Best Sports Business Cities

By DAVID BROUGHTON AND DERICK MOSS
News
March 20, 2023

Sports Business Journal ranked the top 50 cities in the U.S. for the best opportunity and environment to conduct sports business. Feedback from industry insiders about stability, market size, fandom, impact and culture also informed our report.

It came up in a conversation among Sports Business Journal editors one day last summer: “What’s the best city for sports business? Can we measure that somehow? What does that even mean? How would you even do that?”

The research team jumped into action: “Hold my (craft) beer.”

We crunched the numbers for seven months, analyzing nearly half a million bits of data across 377 markets that are the home of at least one professional or Division I college athletic program, or a permanent event. We created an algorithm that took into account quantitative and qualitative data, as well as interviews and sentiment analysis from nearly 100 industry veterans. We learned a lot about what makes a city a great (and not so great) place for sports business.

We produced a list of the top 50 Best Sports Business Cities™. They are home to multiple tenured franchises, events, modern venues, sponsors, agencies, media partners and other critical vendors, located within reasonable proximity of each other so they can visit and knock out meetings with multiple organizations without overspending on hotel and meals. (“The more compact the zone, generally the better,” summed up a longtime marketing executive.). They also foster a climate of support from their residents, businesses and local governments (22 states now have a fund or grant program designed to lure and/or help pay for recruited events).

They have to be affordable to visit and/or live in (“You have to factor in labor costs, per diems and insurance, tax rebates and logistics for your clients and attendees,” said a league executive who has overseen many major events).

And they need to offer intangibles that are intrinsic to doing business, such as personal safety, quality hospitality and entertainment options.

DALLAS IS NO. 1

In the end, the data, the industry and even rival markets agree: Dallas is clearly the star.

The market’s sports business footprint, which includes Arlington, Fort Worth, Frisco and various U.S. Census-designated suburbs, is growing by the day. Dallas boasts world-class venues, progressive team owners, and a lower cost of living than most of its big-market peers.

If our ranking had been based exclusively on numbers, the biggest markets would have been favored, as they are home to the most teams and sponsors. But our research took on a different meaning when we entered the qualitative phase and asked industry sources: “Where do you think is the best place to conduct sports business?”

The total candor we received — provided there was anonymity — caught us off guard and demonstrated varied opinions about other markets.

“I’m a fourth-generation New Yorker — and if my father ever heard me say this I’d be kicked out of the family — but I think Boston is the best sports business town,” said one executive in Chicago.

“It pains me to say this, since I am a proud Michigan man and I was taught to dislike most Ohio-based things, but I’ve always been impressed with Cleveland when it comes to hosting marquee events,” said a New York-based executive.

MATERIAL PROVIDED:
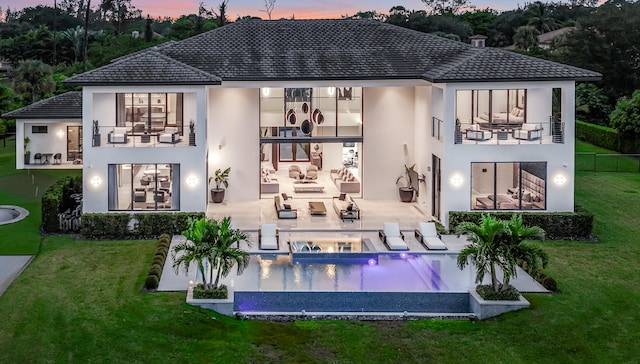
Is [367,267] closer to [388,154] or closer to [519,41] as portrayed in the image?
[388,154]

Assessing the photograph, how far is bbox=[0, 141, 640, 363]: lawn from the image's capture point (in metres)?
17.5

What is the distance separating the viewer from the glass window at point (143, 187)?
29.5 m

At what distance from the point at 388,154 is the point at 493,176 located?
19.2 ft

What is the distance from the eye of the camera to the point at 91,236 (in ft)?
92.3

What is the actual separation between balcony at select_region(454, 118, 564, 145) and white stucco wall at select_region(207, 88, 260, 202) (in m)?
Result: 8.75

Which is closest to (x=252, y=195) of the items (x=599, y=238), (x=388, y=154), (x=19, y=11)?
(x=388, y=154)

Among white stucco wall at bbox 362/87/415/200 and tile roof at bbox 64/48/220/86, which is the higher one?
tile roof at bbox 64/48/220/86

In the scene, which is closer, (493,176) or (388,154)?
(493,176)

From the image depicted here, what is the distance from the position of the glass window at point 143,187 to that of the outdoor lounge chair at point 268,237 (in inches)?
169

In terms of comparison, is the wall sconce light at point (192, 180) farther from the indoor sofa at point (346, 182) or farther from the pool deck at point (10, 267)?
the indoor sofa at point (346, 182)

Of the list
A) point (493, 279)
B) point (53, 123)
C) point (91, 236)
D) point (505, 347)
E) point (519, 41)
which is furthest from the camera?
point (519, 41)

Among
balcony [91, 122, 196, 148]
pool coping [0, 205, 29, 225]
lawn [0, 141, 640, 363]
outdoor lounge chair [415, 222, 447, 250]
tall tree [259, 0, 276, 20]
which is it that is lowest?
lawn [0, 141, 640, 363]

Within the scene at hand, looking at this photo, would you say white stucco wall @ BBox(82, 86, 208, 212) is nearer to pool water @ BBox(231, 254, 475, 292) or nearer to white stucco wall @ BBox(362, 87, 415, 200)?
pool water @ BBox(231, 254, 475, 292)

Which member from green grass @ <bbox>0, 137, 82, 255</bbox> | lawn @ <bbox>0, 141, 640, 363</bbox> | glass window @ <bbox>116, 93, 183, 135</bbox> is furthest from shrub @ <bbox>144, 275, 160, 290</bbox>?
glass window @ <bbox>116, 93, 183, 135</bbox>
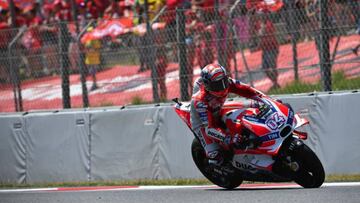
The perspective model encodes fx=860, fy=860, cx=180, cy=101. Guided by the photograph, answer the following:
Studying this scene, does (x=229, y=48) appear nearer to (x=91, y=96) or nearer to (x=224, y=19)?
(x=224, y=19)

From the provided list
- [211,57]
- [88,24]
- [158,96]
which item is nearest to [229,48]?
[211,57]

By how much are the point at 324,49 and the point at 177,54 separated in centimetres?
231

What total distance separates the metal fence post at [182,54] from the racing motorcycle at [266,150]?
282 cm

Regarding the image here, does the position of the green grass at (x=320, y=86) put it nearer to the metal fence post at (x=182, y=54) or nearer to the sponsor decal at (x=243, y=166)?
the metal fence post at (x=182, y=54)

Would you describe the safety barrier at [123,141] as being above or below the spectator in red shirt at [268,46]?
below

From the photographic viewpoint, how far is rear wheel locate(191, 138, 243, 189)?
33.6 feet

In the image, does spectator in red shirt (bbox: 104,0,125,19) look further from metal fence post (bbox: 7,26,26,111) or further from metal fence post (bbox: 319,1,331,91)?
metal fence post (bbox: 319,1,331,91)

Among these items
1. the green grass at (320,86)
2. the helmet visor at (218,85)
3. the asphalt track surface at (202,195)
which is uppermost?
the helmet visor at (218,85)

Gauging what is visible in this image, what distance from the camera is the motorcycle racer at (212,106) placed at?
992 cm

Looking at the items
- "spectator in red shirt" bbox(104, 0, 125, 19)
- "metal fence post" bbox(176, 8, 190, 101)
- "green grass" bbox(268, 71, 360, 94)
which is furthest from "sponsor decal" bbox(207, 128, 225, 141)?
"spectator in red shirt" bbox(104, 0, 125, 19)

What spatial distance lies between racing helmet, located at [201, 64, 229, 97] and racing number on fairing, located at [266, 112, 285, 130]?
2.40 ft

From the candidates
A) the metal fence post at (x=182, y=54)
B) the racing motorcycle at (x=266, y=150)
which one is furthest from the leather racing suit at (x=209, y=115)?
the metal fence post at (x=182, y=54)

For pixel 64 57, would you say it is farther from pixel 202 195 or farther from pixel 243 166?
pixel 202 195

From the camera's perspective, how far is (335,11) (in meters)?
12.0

WORK INSTRUCTIONS:
A: Reproduce the part of the sports business cities article that begins at the words "DALLAS IS NO." and ends after "about other markets.", substituting "sports executives" for "industry sources".
B: Please state how many markets the research behind the sports business cities article analyzed.

ANSWERS BY TASK:
A:
DALLAS IS NO. 1

In the end, the data, the industry and even rival markets agree: Dallas is clearly the star.

The market’s sports business footprint, which includes Arlington, Fort Worth, Frisco and various U.S. Census-designated suburbs, is growing by the day. Dallas boasts world-class venues, progressive team owners, and a lower cost of living than most of its big-market peers.

If our ranking had been based exclusively on numbers, the biggest markets would have been favored, as they are home to the most teams and sponsors. But our research took on a different meaning when we entered the qualitative phase and asked sports executives: “Where do you think is the best place to conduct sports business?”

The total candor we received — provided there was anonymity — caught us off guard and demonstrated varied opinions about other markets.

B: 377 markets.